Exercise:
Rewrite the listing from the line with "Noting what is" up to and including the line with "24484 millimetres", changing "distant building" to "tall building" and leaving everything else the same.
## begin Exercise inputs
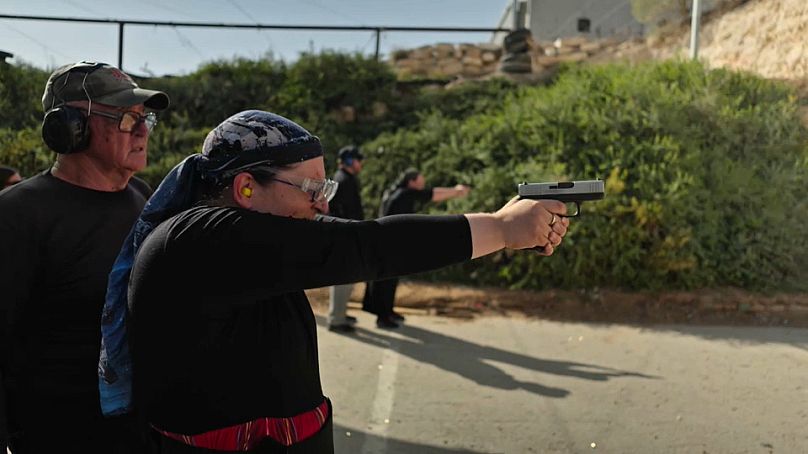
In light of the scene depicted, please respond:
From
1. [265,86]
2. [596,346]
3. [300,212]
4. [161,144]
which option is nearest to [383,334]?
[596,346]

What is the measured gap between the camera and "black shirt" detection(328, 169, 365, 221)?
262 inches

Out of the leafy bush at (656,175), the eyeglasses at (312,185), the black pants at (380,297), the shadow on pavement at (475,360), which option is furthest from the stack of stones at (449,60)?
the eyeglasses at (312,185)

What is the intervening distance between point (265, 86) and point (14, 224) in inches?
464

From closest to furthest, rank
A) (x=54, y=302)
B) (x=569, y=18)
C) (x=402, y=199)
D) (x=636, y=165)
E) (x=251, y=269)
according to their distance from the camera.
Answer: (x=251, y=269), (x=54, y=302), (x=402, y=199), (x=636, y=165), (x=569, y=18)

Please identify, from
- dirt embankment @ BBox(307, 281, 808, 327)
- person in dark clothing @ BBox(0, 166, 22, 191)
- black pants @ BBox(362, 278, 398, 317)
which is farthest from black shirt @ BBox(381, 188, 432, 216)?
person in dark clothing @ BBox(0, 166, 22, 191)

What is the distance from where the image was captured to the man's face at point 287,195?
1.61 m

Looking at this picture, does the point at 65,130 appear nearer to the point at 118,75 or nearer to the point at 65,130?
the point at 65,130

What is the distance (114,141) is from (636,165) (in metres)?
7.25

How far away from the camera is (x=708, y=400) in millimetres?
4840

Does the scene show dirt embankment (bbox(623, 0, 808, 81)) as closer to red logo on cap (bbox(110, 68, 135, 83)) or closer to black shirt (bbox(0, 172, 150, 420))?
red logo on cap (bbox(110, 68, 135, 83))

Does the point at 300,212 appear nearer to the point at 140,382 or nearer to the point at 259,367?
the point at 259,367

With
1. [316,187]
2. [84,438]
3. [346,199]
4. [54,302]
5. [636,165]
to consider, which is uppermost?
[636,165]

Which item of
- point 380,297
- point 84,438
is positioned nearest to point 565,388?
point 380,297

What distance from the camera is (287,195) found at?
1.62 meters
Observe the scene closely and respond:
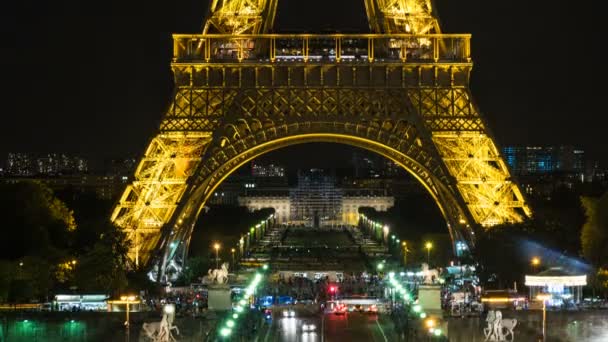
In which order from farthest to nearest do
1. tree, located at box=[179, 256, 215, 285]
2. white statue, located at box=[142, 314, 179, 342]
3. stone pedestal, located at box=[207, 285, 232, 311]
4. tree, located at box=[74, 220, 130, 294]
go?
tree, located at box=[179, 256, 215, 285]
tree, located at box=[74, 220, 130, 294]
stone pedestal, located at box=[207, 285, 232, 311]
white statue, located at box=[142, 314, 179, 342]

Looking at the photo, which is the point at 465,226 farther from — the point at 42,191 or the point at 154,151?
the point at 42,191

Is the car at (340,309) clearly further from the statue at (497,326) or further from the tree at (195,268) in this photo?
the statue at (497,326)

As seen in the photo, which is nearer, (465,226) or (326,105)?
(326,105)

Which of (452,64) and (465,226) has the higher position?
(452,64)

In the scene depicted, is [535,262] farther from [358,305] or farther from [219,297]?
[219,297]

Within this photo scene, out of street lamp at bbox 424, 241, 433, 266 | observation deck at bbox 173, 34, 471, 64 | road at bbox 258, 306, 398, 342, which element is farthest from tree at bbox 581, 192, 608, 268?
street lamp at bbox 424, 241, 433, 266

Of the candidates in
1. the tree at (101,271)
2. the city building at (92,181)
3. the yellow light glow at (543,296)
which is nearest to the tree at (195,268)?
the tree at (101,271)

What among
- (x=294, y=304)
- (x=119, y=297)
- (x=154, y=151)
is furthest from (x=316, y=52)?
(x=119, y=297)

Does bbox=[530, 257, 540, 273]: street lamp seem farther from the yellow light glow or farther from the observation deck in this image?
the observation deck
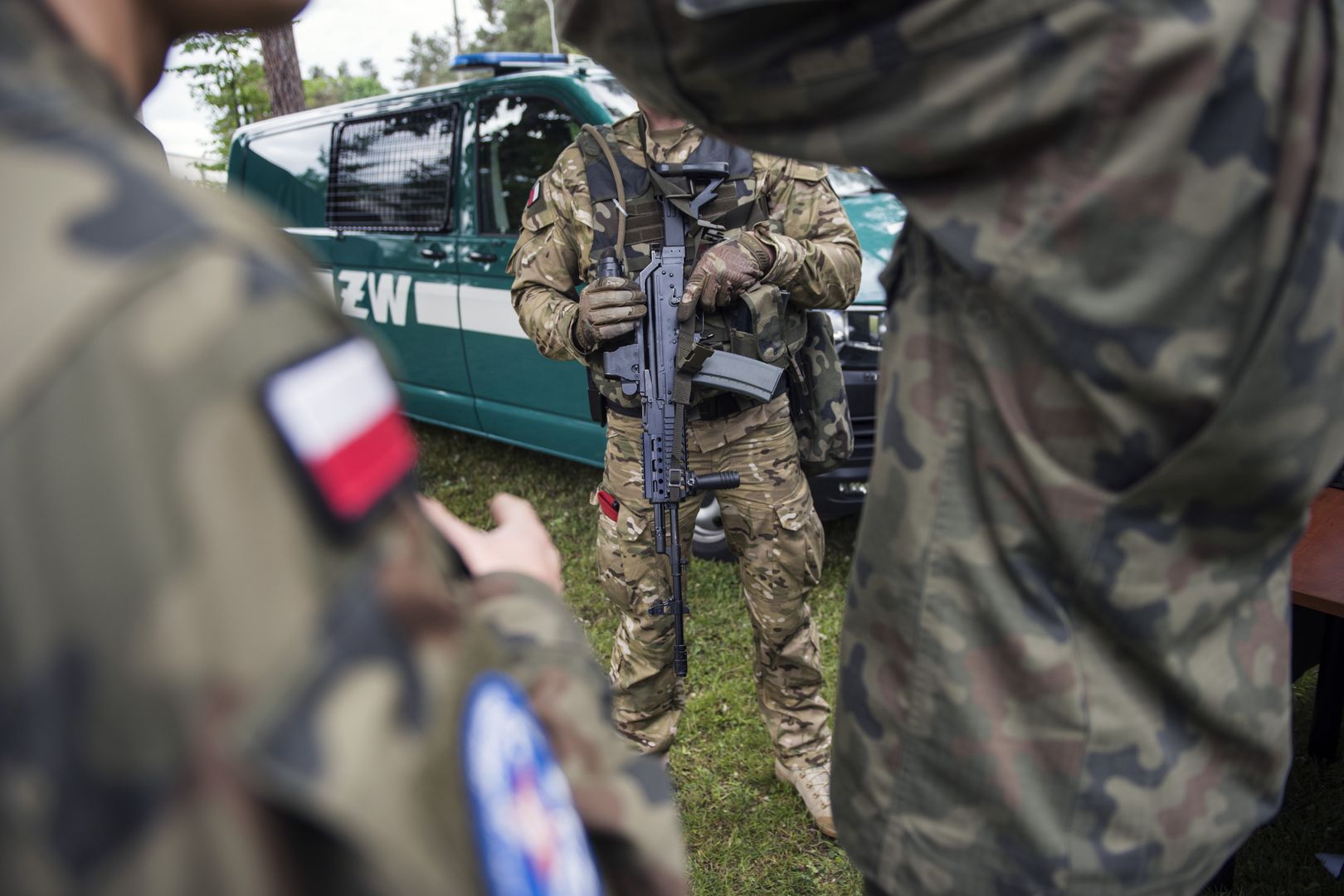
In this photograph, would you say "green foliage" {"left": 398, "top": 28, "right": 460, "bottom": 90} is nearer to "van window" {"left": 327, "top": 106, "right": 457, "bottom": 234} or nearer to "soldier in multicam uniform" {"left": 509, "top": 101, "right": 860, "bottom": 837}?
"van window" {"left": 327, "top": 106, "right": 457, "bottom": 234}

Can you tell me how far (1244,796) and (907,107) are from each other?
2.80 feet

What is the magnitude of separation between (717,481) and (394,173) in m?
3.43

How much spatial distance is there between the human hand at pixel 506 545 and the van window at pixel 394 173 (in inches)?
164

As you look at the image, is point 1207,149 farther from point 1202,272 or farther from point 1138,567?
point 1138,567

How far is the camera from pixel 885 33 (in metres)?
0.94

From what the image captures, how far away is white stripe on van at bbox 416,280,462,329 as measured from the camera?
4797 millimetres

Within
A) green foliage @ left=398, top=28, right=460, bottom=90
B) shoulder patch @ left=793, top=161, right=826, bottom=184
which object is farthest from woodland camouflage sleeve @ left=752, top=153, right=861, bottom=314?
green foliage @ left=398, top=28, right=460, bottom=90

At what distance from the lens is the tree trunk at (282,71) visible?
891 cm

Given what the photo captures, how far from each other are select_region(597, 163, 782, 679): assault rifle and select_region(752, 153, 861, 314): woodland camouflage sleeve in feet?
0.64

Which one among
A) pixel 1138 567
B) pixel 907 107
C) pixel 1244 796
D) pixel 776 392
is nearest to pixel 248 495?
pixel 907 107

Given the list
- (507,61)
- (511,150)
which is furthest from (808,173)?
(507,61)

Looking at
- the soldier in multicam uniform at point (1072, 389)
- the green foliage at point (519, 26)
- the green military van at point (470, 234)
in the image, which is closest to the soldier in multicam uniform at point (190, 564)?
the soldier in multicam uniform at point (1072, 389)

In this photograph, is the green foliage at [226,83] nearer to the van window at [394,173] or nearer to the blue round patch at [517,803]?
the van window at [394,173]

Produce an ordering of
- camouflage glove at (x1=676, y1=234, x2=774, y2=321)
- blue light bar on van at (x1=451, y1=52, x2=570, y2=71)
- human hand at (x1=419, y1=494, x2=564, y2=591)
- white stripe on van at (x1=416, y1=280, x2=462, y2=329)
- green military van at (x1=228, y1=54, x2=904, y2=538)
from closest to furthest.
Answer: human hand at (x1=419, y1=494, x2=564, y2=591) → camouflage glove at (x1=676, y1=234, x2=774, y2=321) → green military van at (x1=228, y1=54, x2=904, y2=538) → blue light bar on van at (x1=451, y1=52, x2=570, y2=71) → white stripe on van at (x1=416, y1=280, x2=462, y2=329)
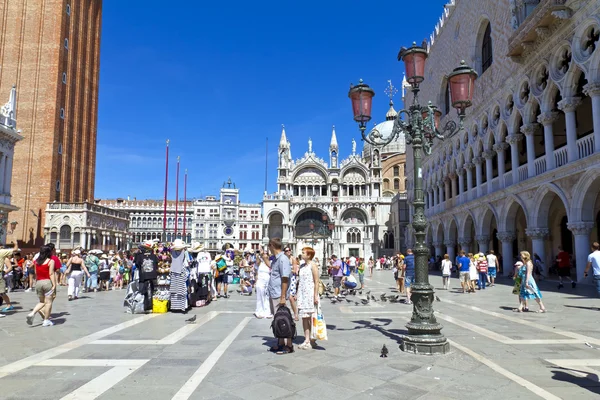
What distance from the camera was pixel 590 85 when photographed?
14.2 m

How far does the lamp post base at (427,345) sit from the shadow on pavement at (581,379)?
1.39 m

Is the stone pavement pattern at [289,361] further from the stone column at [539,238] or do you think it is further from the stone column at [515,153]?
the stone column at [515,153]

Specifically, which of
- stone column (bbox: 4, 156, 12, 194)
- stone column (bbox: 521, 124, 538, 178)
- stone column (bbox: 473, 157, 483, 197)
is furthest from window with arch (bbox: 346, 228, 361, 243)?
stone column (bbox: 4, 156, 12, 194)

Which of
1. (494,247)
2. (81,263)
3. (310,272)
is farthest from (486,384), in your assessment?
(494,247)

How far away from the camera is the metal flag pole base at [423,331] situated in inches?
237

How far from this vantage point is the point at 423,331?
623cm

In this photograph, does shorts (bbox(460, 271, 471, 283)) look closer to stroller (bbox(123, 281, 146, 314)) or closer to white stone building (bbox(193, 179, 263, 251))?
stroller (bbox(123, 281, 146, 314))

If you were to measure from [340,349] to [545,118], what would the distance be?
52.3 ft

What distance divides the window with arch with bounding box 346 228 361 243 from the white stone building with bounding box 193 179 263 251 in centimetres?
1771

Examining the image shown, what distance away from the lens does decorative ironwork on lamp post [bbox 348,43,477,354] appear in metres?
6.21

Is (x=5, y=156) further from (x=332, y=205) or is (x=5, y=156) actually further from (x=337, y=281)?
(x=332, y=205)

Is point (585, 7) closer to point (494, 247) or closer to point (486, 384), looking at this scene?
point (486, 384)

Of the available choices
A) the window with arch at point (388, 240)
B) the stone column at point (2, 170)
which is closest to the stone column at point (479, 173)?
the window with arch at point (388, 240)

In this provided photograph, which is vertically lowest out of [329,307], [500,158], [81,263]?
[329,307]
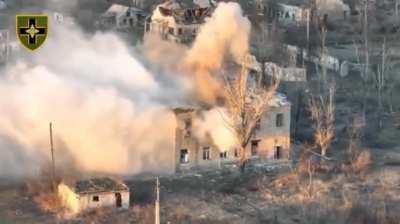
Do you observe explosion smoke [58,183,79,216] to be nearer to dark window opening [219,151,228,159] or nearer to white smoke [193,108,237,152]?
white smoke [193,108,237,152]

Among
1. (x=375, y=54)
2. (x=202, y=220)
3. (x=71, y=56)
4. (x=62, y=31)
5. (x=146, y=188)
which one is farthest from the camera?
(x=375, y=54)

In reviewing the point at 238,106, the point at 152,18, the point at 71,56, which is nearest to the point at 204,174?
the point at 238,106

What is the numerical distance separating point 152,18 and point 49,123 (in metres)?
22.6

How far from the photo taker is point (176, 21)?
47344 mm

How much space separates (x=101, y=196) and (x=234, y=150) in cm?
514

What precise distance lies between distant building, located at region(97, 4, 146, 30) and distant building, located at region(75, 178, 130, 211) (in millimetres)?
26736

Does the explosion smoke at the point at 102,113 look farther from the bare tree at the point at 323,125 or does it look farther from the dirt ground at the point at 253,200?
the bare tree at the point at 323,125

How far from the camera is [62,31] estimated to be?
40.5 metres

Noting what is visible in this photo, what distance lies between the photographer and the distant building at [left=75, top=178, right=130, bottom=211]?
24484 millimetres

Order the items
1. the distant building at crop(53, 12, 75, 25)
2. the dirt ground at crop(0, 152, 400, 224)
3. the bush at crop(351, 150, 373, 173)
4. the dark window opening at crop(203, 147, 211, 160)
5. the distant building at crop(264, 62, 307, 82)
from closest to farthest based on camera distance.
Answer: the dirt ground at crop(0, 152, 400, 224) → the bush at crop(351, 150, 373, 173) → the dark window opening at crop(203, 147, 211, 160) → the distant building at crop(264, 62, 307, 82) → the distant building at crop(53, 12, 75, 25)

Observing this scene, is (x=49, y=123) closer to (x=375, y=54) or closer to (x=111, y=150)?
(x=111, y=150)

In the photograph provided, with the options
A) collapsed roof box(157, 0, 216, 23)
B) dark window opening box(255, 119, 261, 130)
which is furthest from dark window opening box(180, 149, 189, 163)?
collapsed roof box(157, 0, 216, 23)

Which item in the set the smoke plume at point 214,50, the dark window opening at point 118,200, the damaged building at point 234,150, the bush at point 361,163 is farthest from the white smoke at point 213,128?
the dark window opening at point 118,200

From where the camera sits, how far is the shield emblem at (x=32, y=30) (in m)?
22.5
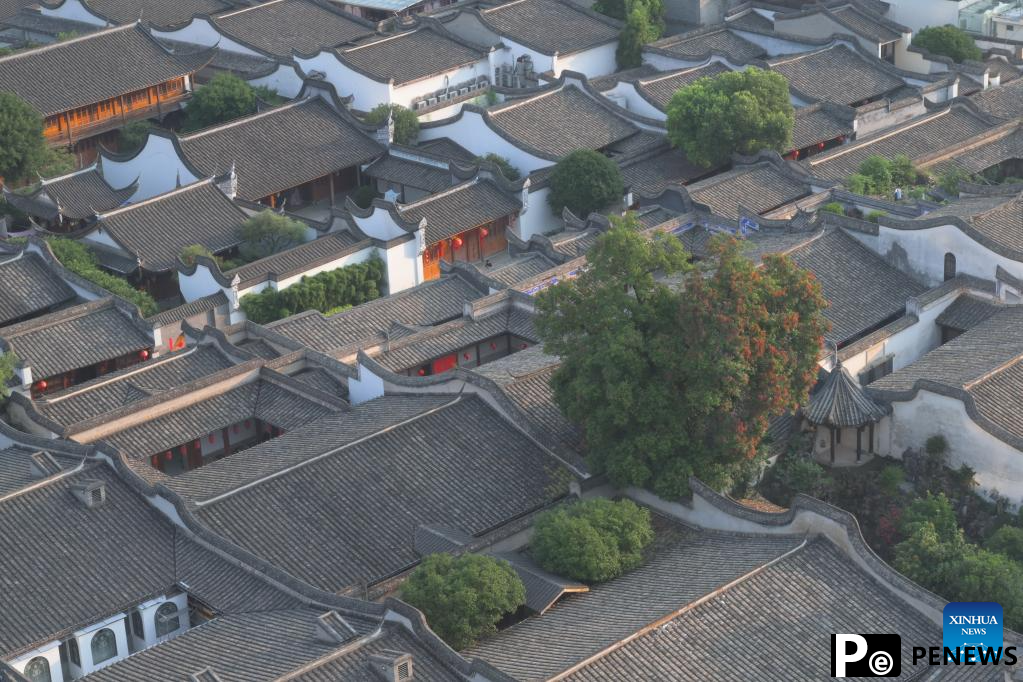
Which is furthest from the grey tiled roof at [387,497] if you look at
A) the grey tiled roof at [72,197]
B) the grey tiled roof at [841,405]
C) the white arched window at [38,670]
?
the grey tiled roof at [72,197]

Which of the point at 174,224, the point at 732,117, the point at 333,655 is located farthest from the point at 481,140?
the point at 333,655

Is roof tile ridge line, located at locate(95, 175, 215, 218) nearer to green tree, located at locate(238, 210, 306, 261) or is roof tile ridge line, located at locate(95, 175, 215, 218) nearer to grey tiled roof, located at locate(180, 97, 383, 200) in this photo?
grey tiled roof, located at locate(180, 97, 383, 200)

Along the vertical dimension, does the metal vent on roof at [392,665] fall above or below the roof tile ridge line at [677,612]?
above

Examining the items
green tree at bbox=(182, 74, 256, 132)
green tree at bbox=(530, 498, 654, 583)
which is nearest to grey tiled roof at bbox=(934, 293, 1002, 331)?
green tree at bbox=(530, 498, 654, 583)

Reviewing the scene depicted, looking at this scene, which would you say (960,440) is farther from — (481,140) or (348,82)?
(348,82)

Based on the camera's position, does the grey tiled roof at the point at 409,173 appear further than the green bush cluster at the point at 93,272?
Yes

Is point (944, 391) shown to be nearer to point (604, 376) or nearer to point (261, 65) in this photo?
point (604, 376)

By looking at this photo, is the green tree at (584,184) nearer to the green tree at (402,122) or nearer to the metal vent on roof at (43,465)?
the green tree at (402,122)
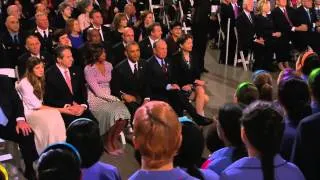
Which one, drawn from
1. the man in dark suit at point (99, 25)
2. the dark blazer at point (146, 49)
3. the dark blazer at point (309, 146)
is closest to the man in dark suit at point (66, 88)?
the dark blazer at point (146, 49)

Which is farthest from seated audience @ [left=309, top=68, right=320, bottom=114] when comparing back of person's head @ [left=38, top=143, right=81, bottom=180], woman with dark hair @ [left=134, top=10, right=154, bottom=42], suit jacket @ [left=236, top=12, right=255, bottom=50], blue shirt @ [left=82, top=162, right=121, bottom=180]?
suit jacket @ [left=236, top=12, right=255, bottom=50]

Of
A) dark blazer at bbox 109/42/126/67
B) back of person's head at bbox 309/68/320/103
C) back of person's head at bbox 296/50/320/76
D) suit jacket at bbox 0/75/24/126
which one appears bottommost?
suit jacket at bbox 0/75/24/126

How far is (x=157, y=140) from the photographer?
1799mm

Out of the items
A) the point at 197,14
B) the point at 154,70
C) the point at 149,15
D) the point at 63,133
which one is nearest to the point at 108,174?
the point at 63,133

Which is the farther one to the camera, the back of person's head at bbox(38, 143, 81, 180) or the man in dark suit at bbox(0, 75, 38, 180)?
the man in dark suit at bbox(0, 75, 38, 180)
## end Exercise inputs
Result of this exercise:
Noting what is visible in this photo, what distance lies between the photographer and the tall building at [left=75, top=178, right=130, bottom=211]?
24484 millimetres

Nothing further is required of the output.